Die Beteiligte zu 1. trägt die Kosten des Beschwerdeverfahrens.


Gegenstandswert des Beschwerdeverfahrens: 3.000,00 €


Der Antrag der Beteiligten zu 1., ihr für das Beschwerdeverfahren Verfahrenskostenhilfe zu bewilligen, wird zurückgewiesen.


Gründe


I. Sachverhalt


Der Erblasser verstarb am 24.02.2009. Die Ehefrau des Erblassers (Beteiligte zu 2.) beantragte am 03.12.2009 einen Erbschein auf gesetzlicher Erbfolge für die Beteiligten zu 1. bis 4., der am 11.01.2010 erteilt wurde.
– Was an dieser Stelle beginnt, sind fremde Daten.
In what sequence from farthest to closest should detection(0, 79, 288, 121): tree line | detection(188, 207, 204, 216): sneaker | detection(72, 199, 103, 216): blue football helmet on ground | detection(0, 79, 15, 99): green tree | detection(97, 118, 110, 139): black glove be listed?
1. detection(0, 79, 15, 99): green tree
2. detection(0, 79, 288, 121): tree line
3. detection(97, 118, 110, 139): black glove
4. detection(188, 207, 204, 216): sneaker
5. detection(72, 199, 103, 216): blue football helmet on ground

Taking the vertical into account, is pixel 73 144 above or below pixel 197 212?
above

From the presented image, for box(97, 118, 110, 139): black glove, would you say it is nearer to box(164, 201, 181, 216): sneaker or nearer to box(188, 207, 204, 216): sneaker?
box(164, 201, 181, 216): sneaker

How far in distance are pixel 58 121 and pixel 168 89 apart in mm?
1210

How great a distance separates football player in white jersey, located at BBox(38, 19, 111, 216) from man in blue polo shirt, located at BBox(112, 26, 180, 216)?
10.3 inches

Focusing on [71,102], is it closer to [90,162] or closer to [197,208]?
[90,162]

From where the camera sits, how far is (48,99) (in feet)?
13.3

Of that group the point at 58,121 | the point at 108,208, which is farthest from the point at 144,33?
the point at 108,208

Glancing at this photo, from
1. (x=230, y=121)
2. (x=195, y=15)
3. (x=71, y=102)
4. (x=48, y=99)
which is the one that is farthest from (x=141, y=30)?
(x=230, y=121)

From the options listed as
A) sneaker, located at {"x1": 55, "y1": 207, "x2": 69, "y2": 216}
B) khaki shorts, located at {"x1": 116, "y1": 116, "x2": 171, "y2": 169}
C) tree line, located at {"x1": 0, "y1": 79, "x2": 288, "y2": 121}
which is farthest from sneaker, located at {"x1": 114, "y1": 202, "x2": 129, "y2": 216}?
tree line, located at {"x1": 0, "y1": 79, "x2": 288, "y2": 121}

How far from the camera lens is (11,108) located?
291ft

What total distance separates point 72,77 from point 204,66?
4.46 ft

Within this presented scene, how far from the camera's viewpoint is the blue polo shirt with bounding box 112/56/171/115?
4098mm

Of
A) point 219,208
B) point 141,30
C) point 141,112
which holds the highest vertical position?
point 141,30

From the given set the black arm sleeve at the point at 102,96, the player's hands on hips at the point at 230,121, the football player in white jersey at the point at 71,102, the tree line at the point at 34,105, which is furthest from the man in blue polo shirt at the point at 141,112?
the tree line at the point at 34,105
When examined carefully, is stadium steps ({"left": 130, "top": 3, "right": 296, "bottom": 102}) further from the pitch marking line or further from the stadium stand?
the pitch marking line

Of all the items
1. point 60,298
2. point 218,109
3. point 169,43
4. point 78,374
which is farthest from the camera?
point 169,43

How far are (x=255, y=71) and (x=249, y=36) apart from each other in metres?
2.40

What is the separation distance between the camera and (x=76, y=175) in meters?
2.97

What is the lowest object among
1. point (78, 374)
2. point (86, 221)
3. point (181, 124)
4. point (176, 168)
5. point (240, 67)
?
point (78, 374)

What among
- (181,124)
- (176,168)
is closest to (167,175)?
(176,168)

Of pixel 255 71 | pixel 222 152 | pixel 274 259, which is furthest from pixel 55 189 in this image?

Am 08.02.2010 schlug die Beteiligte zu 1. das Erbe aus und focht die Ausschlagungsfrist an, da sie von den Schulden des Erblassers nichts gewusst habe.

Einziehung des gemeinschaftlichen Erbscheins – Ausschlagung der Erbschaft – OLG Rostock Beschluss vom 14.09.2011 – 3 W 118/10

Die Beteiligten zu 2. und 3. erklärten beim Amtsgericht Stralsund, dass die Beteiligte zu 1. über die Schulden informiert gewesen sei.

Die Beteiligte zu 1. beantragte am 11.03.2010 die Einziehung des Erbscheins und Prozesskostenhilfe. Das Amtsgericht wies diesen Antrag am 17.05.2010 zurück.

II. Rechtliche Würdigung


Erbscheinseinziehung nach § 2361 BGB

Ein Erbschein ist einzuziehen, wenn er unrichtig ist.

Hier liegen diese Voraussetzungen nicht vor, da die Beteiligte zu 1. die Erbschaft nicht innerhalb der Ausschlagungsfrist des § 1944 Abs. 1 BGB ausgeschlagen hat.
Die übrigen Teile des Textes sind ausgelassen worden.